La serata bolognese viene aperta dai trevigiani Burning Black, che propongono un heavy metal classico in bilico tra Iron Maiden e Judas Priest, e comunque fortemente ispirato ai gruppi storici della scena metal degli anni ’80. I ragazzi ci danno dentro con molta determinazione, e tecnicamente appaiono ben dotati. Se le composizioni non brillano per originalità, la band ha comunque il “tiro” giusto per coinvolgere lo sparuto pubblico. Impressiona favorevolmente il vocalist, che nelle tonalità più acute ricorda da vicino Rob Halford, ma tutta la band suona bene, ed anche in considerazione della giovane età media dei componenti, ritengo che i margini di crescita siano molto ampi. La maturazione artistica li dovrebbe portare ad esprimere una più spiccata personalità in fase compositiva. Avanti così!!!
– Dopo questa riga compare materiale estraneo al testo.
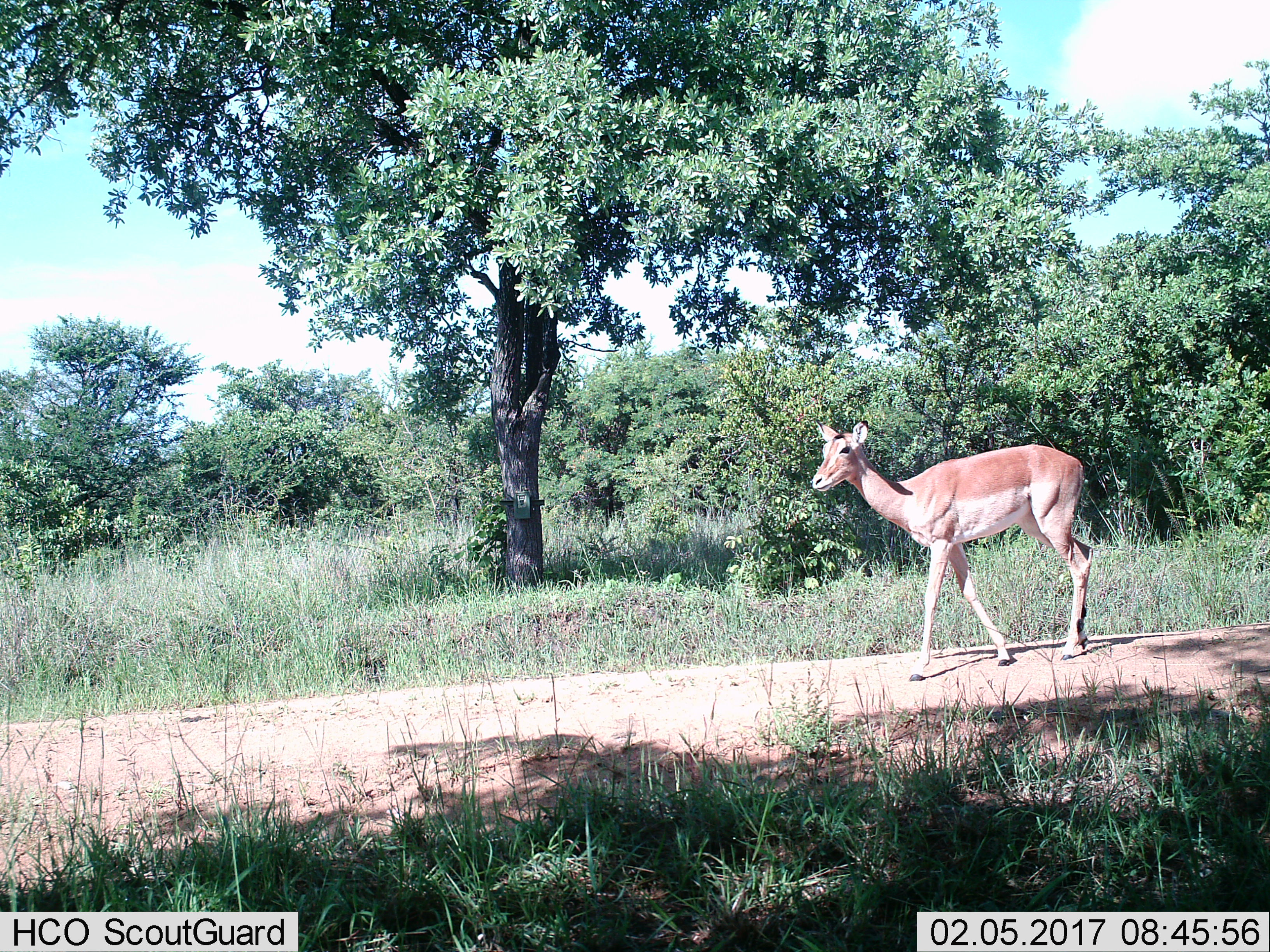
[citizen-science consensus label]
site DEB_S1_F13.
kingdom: Animalia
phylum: Chordata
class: Mammalia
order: Artiodactyla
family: Bovidae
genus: Aepyceros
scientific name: Aepyceros melampus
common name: impala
Impala (Aepyceros melampus), count 1. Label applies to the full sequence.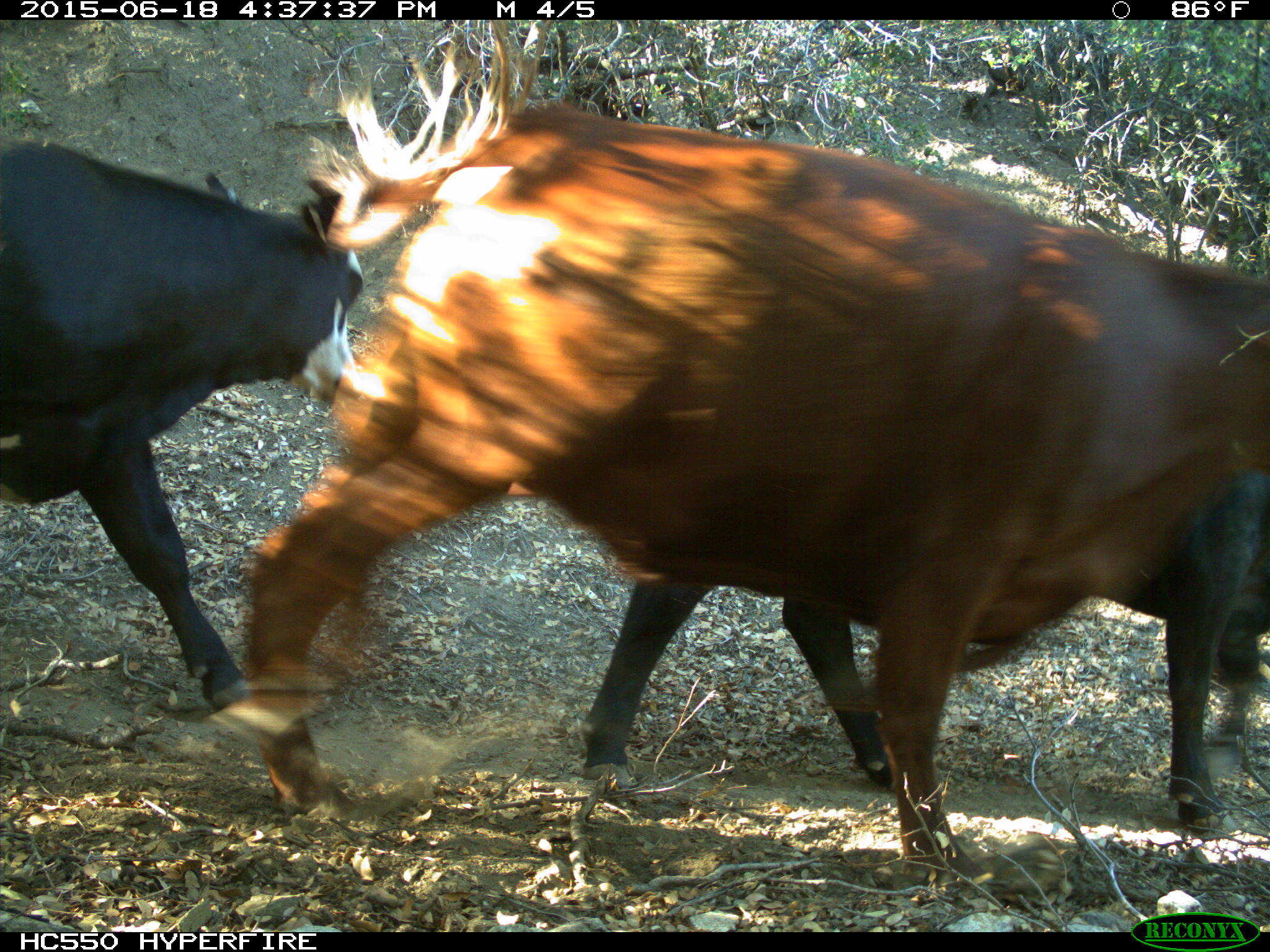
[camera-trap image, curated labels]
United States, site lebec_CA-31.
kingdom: Animalia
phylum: Chordata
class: Mammalia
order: Artiodactyla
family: Bovidae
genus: Bos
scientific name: Bos taurus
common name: domestic cow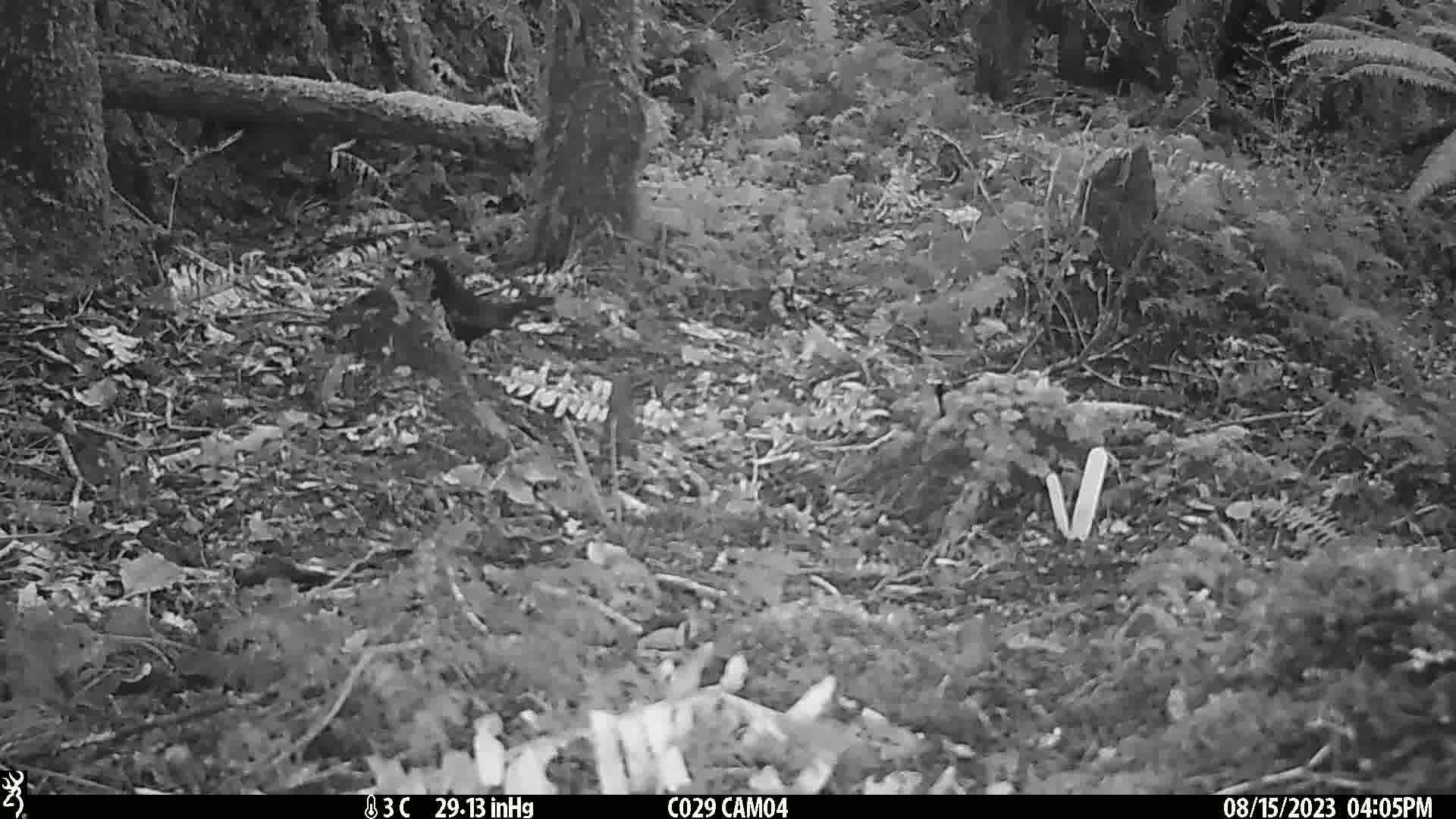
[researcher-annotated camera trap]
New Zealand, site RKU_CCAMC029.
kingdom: Animalia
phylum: Chordata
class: Aves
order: Passeriformes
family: Turdidae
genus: Turdus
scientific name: Turdus merula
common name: eurasian blackbird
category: blackbird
I trevigiani cedono la scena ai locali Black Rose, che nell’occasione presentano il proprio album “The return of the Black Rose”, proprio in coincidenza con la data di uscita ufficiale del prodotto. I musicisti sul palco si dimostrano più “navigati” rispetto alla band precedente, e propongono un sound decisamente più ricercato e d’atmosfera, che però punta meno sull’impatto sonoro. Le coordinate musicali sono molto più settantiane, e si va dai Deep Purple ai primi Whitesnake. Nei brani più tirati si potrebbe forse azzardare un accostamento ai Thin Lizzy. Il cd formerà oggetto di una più approfondita recensione nell’apposita rubrica, mentre la prestazione live è stata probabilmente condizionata da un pizzico di delusione, nei pur bravi musicisti, per l’esordio discografico “in sordina”, considerata la assenza di pubblico, e soprattutto dall’infelice contesto in cui la band si è dovuta esibire, incastrata tra gruppi dal sound molto più aggressivo. Da rivedere…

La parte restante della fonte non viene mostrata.